Too often we do great analysis but it’s a flash in the pan, a snowflake of inspiration that is almost impossible to recapture. That’s why I’d like to offer a few basic thoughts on documenting analytical work, particularly if you’re using a tool like Microsoft Excel:
- Save a clean copy of the data. Note the source of the data and any parameters used to filter the data from that source.
- If this is an Excel workbook, create a new tab and move it to the beginning like a cover page outlining this key piece of information.
- If this is data meant to be machine-readable, add comments or other human-readable notations to capture this information.
- Save a working copy of the data. This is the file that will capture all your changes as you go through. If you want, create a set of “checkpoints” by saving the file at various stages. If you can, use a version control system like git to save your data (so long as it is in a text file format like CSV or TSV, it’s less helpful with Excel files)
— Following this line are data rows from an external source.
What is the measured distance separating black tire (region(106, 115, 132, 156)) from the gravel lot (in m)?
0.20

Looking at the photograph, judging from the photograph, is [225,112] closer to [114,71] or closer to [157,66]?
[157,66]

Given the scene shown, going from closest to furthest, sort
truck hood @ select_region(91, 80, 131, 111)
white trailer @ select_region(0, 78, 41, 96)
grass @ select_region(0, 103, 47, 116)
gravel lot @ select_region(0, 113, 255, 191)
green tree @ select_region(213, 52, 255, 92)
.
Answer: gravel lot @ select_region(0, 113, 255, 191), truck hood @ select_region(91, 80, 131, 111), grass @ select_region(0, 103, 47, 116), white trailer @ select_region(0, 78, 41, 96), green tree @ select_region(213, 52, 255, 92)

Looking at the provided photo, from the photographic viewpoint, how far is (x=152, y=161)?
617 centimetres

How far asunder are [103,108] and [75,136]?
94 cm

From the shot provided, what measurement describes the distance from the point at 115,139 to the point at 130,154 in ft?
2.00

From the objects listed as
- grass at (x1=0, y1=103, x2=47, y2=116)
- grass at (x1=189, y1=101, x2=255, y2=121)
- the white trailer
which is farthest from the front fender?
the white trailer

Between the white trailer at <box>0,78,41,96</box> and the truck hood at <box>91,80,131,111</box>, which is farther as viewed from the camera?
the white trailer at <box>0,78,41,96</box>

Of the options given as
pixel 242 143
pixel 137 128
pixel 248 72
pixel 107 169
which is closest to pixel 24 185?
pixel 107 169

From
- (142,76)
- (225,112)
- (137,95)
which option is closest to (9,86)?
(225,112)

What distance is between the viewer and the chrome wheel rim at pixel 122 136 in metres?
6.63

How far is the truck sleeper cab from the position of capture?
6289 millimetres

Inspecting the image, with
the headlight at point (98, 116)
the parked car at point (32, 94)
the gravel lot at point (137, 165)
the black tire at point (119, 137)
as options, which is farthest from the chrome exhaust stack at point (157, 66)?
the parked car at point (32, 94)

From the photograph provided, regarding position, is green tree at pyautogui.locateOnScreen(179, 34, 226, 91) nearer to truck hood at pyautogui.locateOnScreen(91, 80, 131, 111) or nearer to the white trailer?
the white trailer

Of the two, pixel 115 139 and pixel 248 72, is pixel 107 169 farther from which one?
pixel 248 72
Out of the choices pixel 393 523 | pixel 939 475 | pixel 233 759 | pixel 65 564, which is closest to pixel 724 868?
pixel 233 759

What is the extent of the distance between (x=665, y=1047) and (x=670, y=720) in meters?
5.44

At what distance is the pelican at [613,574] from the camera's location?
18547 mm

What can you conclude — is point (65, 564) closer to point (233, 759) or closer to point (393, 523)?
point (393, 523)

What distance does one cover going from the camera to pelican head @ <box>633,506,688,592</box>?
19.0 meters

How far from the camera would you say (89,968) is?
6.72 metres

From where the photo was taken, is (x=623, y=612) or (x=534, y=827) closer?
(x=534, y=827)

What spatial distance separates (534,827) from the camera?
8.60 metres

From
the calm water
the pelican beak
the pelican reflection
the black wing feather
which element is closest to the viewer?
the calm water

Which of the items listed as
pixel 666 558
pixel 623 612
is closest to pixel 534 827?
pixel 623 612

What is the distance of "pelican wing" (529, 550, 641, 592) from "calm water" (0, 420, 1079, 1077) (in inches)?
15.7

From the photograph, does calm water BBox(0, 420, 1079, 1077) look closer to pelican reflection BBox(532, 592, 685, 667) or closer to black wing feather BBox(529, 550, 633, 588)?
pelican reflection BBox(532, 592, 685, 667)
- Keep a list of key steps. Note any transformations of the data, including formulas, copying & pasting, or other key operations. This takes some time to figure out what to document, but you should have enough detail to redo the analysis as if you don’t remember a single step (because you won’t, trust me).
- Redo the steps to make sure they’re complete. We all love arriving at an answer and love announcing it in a triumphant email right before we go home, but take a moment to go back over the steps, make sure they’re correct and anyone trying to redo the analysis could reasonably follow what we’ve done.
If this all seems like a burden, just imagine being asked to re-verify your numbers after someone important writes a news article or gives a speech that included your findings and you figure out you made a mistake. As I like to say in my classes, check twice and you’ll sleep easier.